REQUIREMENTS ->
Copy the records below exactly, from the line with "By what distance" to the line with "Upon inspecting this", including both of those lines. Leave out the pictures.
'''
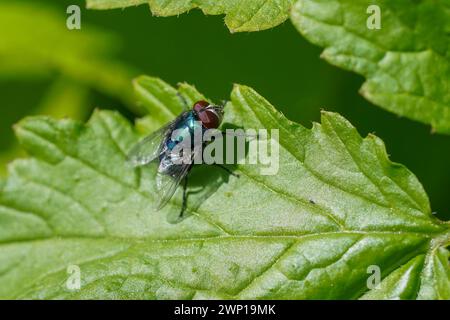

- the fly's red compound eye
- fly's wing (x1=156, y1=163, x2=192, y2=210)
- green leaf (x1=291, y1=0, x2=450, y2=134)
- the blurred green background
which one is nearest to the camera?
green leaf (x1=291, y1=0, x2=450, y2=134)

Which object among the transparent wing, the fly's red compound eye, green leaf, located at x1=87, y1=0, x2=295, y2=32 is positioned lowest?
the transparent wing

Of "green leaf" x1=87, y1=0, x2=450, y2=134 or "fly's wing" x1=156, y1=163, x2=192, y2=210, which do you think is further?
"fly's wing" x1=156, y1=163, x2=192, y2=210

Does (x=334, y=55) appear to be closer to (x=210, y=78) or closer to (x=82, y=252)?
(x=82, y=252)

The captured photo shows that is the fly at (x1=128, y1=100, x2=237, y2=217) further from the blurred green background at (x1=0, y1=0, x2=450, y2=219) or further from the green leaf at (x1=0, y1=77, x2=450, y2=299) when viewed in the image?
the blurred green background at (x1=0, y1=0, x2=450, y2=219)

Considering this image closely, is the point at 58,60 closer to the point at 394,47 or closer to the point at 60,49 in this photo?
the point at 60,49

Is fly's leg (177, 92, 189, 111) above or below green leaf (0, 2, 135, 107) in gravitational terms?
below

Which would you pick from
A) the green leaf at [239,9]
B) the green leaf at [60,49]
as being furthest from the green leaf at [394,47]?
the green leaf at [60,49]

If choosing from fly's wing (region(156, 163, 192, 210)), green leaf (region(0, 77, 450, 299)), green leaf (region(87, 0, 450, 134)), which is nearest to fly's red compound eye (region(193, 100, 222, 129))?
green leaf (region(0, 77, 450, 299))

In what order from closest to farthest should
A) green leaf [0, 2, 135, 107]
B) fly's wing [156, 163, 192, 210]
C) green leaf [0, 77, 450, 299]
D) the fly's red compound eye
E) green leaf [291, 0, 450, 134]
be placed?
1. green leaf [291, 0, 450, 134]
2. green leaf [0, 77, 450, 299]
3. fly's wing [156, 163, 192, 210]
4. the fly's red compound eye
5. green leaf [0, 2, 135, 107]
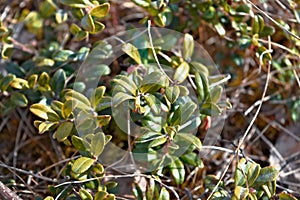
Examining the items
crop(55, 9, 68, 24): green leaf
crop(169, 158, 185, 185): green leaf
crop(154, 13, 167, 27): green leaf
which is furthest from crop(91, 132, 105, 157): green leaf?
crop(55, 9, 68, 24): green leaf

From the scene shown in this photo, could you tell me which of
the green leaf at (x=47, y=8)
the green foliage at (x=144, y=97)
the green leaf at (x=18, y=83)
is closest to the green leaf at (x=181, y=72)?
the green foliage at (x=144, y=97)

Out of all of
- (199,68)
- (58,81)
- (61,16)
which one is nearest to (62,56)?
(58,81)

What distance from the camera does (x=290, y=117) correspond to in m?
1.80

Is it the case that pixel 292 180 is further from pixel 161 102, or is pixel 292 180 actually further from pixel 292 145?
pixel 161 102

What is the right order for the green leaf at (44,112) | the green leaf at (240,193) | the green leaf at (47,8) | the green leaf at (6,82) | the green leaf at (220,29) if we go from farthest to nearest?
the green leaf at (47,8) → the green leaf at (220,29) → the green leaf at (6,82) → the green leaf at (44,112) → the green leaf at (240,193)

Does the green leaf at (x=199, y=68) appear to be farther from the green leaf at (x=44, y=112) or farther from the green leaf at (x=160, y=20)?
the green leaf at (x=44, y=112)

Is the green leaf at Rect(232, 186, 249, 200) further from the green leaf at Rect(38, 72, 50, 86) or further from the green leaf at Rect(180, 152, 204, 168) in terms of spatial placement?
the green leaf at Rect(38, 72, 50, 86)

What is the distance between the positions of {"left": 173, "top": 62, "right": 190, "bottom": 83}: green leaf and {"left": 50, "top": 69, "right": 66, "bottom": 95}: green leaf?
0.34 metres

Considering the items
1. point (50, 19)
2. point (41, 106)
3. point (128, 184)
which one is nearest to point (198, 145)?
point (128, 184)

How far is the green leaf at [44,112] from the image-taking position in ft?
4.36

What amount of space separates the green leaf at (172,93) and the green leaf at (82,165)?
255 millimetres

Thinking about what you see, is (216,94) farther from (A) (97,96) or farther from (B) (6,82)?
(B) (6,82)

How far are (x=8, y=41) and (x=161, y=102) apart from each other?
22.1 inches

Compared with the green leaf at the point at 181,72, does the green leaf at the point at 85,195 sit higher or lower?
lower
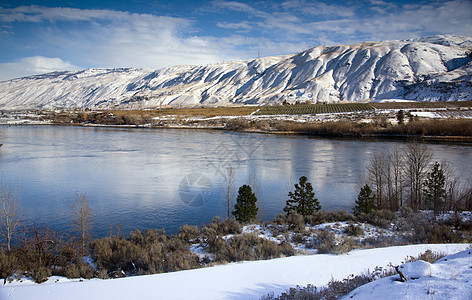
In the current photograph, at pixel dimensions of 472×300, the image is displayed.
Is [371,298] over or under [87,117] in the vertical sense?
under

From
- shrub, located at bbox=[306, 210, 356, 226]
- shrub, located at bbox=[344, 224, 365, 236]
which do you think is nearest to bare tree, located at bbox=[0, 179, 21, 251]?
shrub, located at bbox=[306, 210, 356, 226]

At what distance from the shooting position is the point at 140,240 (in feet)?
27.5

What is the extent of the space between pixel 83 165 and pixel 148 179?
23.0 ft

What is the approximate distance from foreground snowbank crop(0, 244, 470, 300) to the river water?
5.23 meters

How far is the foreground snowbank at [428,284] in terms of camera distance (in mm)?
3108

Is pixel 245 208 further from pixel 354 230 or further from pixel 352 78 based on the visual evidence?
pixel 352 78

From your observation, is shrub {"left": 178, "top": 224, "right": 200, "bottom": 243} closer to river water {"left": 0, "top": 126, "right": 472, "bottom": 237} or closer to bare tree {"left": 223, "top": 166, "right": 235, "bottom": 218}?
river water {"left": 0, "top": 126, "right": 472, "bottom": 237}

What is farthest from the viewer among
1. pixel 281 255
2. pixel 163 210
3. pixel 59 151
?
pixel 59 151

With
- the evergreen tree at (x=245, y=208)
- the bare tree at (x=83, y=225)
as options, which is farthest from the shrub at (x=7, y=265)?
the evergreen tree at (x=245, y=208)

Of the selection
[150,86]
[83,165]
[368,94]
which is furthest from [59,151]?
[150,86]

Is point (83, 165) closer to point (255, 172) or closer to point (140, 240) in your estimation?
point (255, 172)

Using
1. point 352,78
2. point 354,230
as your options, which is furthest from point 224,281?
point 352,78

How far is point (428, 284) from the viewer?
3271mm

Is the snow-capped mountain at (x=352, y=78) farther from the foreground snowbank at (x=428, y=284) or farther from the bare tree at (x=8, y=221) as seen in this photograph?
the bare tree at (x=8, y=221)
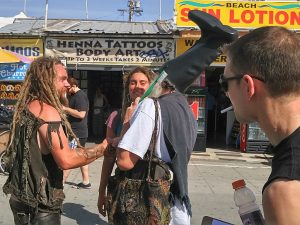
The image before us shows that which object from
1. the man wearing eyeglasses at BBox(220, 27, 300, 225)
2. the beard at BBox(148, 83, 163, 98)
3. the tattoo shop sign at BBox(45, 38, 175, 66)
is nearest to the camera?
'''
'''
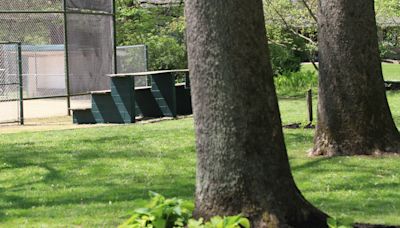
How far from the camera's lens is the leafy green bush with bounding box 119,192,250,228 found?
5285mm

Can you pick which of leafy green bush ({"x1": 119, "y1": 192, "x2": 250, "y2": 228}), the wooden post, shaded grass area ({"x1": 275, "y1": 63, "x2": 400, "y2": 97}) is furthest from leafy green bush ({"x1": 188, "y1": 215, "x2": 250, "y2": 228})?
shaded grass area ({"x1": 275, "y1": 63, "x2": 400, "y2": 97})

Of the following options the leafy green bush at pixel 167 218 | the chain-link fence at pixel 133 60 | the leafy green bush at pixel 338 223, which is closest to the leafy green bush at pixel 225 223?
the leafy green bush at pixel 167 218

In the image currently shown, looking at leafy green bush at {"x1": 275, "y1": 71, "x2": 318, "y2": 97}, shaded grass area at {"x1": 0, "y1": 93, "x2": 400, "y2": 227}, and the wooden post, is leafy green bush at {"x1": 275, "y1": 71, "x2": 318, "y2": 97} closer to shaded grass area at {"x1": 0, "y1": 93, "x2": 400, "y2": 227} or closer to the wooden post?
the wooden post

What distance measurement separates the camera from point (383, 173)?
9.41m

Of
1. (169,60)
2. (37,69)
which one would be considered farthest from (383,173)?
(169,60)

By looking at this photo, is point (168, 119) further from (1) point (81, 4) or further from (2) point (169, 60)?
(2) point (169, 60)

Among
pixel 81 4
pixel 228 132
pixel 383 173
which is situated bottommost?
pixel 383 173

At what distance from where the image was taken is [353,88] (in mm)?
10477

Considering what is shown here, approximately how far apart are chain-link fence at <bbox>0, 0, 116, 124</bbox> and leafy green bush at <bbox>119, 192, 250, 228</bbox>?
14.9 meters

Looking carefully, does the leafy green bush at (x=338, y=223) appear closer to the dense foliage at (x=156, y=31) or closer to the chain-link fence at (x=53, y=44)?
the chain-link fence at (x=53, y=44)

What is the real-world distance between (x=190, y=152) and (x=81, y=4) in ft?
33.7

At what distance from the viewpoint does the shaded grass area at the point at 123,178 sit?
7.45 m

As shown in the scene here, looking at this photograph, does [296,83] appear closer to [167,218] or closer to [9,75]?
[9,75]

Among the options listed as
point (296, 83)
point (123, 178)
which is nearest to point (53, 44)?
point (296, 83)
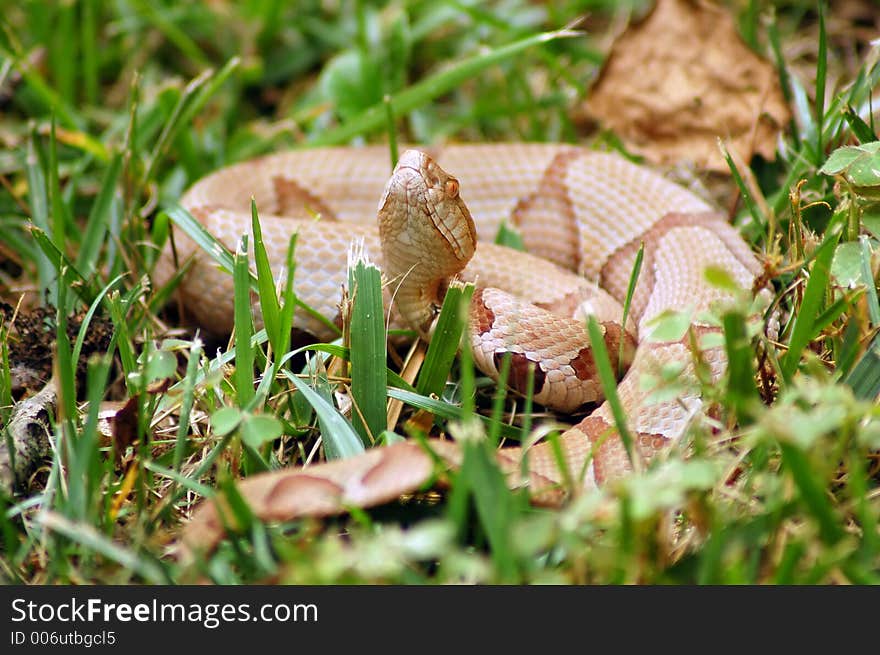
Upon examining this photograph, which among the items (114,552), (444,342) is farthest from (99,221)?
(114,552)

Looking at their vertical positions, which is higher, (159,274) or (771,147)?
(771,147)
'''
'''
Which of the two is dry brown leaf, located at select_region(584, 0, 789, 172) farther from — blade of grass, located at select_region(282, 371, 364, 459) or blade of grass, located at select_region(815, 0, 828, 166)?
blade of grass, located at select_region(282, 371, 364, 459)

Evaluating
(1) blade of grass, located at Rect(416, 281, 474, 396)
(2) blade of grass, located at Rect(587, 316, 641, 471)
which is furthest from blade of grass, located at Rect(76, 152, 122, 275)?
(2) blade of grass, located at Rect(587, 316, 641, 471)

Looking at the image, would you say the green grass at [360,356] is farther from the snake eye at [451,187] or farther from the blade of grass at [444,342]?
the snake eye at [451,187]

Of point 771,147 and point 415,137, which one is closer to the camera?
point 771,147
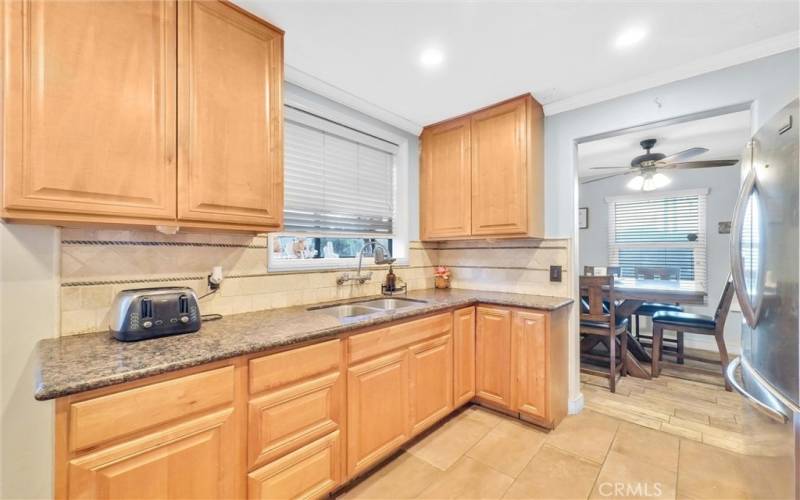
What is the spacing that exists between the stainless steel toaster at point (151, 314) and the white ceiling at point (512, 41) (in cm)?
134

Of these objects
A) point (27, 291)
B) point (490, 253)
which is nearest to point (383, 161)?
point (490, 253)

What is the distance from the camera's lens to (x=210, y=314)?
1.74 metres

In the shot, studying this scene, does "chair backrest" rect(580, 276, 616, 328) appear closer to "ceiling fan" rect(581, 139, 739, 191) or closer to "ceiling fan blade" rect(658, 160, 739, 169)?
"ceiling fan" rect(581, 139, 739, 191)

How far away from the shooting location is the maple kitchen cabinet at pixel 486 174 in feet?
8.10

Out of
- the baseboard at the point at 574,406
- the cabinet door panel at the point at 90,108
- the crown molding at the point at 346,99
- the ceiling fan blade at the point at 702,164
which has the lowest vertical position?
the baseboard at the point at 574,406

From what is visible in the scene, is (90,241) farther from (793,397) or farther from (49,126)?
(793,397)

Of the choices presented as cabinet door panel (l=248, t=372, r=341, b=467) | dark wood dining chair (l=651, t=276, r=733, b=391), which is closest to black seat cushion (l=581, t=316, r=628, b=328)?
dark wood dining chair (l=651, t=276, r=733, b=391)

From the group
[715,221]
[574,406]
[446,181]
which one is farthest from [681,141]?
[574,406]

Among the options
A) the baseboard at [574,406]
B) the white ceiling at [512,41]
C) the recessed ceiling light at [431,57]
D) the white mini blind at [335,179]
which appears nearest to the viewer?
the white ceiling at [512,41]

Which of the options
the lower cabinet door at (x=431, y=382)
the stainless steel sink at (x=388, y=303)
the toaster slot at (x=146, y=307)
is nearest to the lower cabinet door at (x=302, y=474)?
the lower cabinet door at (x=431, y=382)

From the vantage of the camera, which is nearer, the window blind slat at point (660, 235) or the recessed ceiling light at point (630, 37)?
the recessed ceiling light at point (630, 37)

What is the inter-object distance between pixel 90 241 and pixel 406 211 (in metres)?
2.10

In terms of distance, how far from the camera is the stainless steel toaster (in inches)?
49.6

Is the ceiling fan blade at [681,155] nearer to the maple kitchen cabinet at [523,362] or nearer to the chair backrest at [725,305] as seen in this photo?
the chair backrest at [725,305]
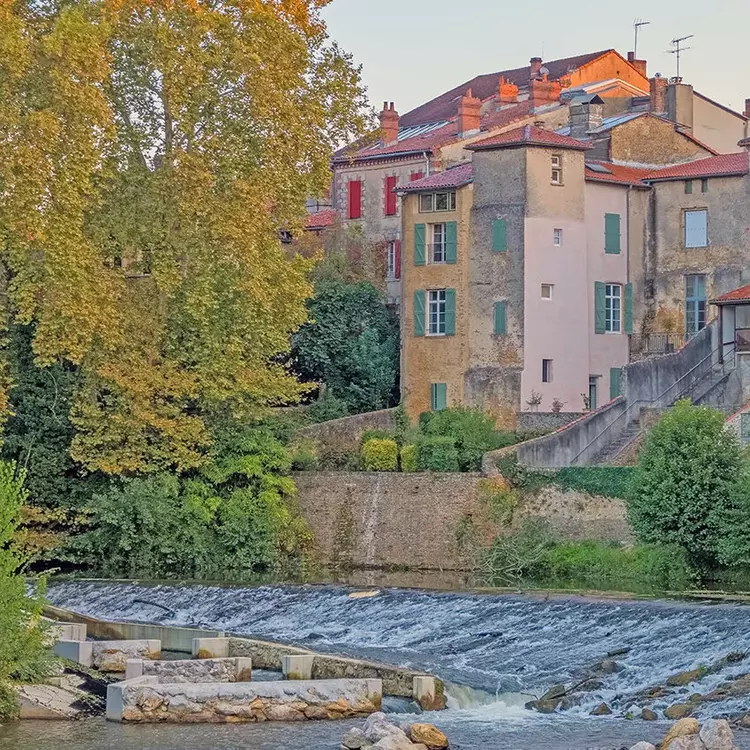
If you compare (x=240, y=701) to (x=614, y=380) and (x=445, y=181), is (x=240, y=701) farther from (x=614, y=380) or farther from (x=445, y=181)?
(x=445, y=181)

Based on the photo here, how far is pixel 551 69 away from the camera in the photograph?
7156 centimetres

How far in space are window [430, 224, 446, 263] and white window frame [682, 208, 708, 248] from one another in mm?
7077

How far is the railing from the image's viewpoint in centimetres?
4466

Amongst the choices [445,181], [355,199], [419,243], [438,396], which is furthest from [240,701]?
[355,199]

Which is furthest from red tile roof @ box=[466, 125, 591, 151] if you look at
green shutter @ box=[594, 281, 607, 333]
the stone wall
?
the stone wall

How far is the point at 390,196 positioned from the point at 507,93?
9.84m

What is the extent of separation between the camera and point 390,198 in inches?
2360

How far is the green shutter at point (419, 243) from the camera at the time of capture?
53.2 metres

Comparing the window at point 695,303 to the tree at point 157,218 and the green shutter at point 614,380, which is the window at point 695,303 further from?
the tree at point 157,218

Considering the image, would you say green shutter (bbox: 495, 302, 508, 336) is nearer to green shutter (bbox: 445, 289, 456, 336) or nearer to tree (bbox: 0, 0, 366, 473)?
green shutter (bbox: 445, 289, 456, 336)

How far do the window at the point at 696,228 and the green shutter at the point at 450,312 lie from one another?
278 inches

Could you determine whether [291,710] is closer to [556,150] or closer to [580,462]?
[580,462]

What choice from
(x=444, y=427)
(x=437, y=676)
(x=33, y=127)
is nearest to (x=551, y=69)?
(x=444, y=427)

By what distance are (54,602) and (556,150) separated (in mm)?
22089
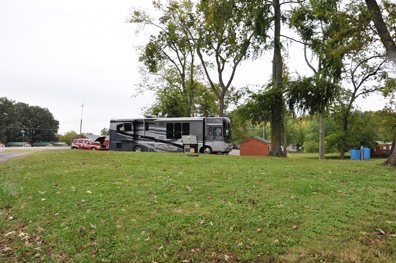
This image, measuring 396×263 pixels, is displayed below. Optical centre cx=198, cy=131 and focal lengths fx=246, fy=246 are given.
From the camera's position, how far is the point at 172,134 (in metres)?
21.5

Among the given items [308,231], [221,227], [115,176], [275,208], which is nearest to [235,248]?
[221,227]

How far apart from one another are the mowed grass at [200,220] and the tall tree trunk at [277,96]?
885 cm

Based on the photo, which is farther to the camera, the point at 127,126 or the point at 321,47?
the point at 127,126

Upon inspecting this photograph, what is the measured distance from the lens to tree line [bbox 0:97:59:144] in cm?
'''
REPLY ->
By what distance are (54,602) and (556,150) separated (in mm)?
22089
This image, measuring 396×263 pixels, is displayed below. Optical centre cx=198, cy=131 and focal lengths fx=246, fy=246 are given.
From the camera's position, how far is the point at 172,134 (in metres)?
21.5

Among the given items [308,231], [221,227], [115,176], [275,208], which is nearest to [235,248]?
[221,227]

How far apart from one another are the mowed grass at [200,220] and the tall tree trunk at [277,96]?
885 cm

Based on the photo, which is farther to the camera, the point at 127,126 or the point at 321,47?
the point at 127,126

Upon inspecting this photograph, what is the measured distance from the lens to tree line [bbox 0:97:59:144] in cm?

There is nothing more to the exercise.